GIVEN INSTRUCTION: Lines from the one containing "What intervening distance" through the last line of the data are to be repeated word for word, both ends included.

INPUT DATA:
——————
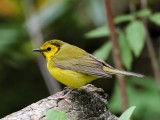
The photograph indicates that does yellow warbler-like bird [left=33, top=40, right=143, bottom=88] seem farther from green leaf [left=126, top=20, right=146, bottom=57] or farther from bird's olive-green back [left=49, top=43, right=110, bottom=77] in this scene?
green leaf [left=126, top=20, right=146, bottom=57]

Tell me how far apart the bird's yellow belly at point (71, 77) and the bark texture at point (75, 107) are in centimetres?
20

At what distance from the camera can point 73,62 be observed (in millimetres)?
3906

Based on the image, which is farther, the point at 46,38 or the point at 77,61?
the point at 46,38

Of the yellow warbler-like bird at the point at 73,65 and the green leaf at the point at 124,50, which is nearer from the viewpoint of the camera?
the yellow warbler-like bird at the point at 73,65

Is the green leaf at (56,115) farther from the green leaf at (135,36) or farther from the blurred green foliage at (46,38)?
the blurred green foliage at (46,38)

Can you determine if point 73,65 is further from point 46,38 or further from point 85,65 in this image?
point 46,38

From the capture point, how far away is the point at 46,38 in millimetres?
7070

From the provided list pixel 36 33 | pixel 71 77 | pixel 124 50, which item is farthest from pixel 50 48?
pixel 36 33

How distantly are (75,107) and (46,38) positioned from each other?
3906 millimetres

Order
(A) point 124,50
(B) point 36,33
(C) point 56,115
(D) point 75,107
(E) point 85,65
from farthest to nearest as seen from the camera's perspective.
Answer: (B) point 36,33 → (A) point 124,50 → (E) point 85,65 → (D) point 75,107 → (C) point 56,115

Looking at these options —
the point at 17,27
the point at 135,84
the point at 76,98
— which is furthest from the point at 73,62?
the point at 17,27

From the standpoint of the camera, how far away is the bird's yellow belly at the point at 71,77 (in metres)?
3.71

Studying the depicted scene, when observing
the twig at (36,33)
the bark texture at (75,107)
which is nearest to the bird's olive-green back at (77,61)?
the bark texture at (75,107)

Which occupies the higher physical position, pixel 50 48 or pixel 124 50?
pixel 50 48
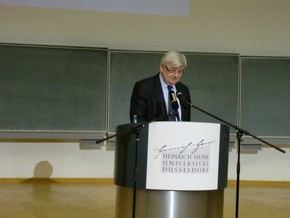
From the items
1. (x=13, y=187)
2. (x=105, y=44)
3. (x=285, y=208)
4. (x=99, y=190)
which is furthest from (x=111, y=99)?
(x=285, y=208)

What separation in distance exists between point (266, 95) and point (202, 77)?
36.4 inches

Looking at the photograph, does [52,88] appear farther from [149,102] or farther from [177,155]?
[177,155]

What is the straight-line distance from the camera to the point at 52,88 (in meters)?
5.91

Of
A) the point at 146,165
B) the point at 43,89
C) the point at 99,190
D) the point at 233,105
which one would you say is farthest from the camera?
the point at 233,105

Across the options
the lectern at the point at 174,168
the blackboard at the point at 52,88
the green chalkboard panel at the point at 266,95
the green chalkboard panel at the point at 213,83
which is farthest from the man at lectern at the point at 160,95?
the green chalkboard panel at the point at 266,95

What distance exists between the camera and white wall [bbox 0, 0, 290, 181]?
5988mm

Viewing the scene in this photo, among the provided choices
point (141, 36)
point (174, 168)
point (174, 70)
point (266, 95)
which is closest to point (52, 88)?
point (141, 36)

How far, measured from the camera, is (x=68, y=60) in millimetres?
5961

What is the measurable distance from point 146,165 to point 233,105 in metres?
4.02

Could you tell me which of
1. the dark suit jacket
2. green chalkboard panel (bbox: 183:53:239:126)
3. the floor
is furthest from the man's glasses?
green chalkboard panel (bbox: 183:53:239:126)

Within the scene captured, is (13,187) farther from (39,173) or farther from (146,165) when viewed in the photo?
(146,165)

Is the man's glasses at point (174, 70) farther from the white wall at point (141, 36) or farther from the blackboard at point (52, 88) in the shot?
the white wall at point (141, 36)

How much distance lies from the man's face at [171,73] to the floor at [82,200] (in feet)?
4.95
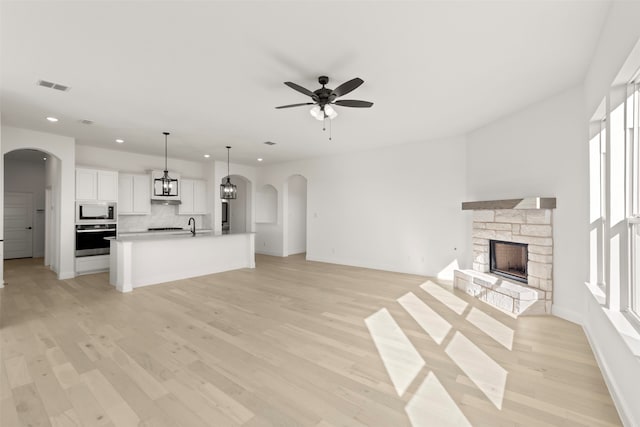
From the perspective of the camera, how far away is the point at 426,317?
3713 millimetres

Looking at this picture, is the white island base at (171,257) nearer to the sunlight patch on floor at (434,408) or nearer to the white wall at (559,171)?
the sunlight patch on floor at (434,408)

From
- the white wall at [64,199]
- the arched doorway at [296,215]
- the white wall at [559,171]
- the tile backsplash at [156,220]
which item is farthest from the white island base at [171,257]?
the white wall at [559,171]

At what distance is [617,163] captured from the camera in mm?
2371

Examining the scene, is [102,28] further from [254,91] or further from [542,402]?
[542,402]

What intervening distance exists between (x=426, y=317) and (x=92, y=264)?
6719mm

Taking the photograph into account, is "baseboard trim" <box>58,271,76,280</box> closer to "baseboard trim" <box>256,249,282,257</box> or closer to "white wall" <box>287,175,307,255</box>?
"baseboard trim" <box>256,249,282,257</box>

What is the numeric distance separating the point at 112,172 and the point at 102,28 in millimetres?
5117

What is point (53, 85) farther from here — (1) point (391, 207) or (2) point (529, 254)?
(2) point (529, 254)

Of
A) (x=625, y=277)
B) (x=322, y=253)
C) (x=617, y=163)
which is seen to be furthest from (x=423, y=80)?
(x=322, y=253)

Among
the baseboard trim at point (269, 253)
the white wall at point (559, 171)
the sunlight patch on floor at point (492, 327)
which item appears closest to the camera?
the sunlight patch on floor at point (492, 327)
——————
EXERCISE ANSWER:
What intervening distance exists between (x=426, y=317) and (x=92, y=264)?
6719mm

Taking the photograph into account, is "baseboard trim" <box>58,271,76,280</box> closer to "baseboard trim" <box>256,249,282,257</box> or closer to "white wall" <box>287,175,307,255</box>?
"baseboard trim" <box>256,249,282,257</box>

What is the numeric distance separating the point at 112,172 and the point at 102,28 in millimetres?
5117

What is point (53, 85) farther from here — (1) point (391, 207) or (2) point (529, 254)?
(2) point (529, 254)

Of
A) (x=625, y=277)
B) (x=322, y=253)
C) (x=617, y=163)
which is seen to be furthest from (x=423, y=80)?
(x=322, y=253)

Among
the baseboard trim at point (269, 253)
the white wall at point (559, 171)
the sunlight patch on floor at point (492, 327)
which item appears closest to the camera?
the sunlight patch on floor at point (492, 327)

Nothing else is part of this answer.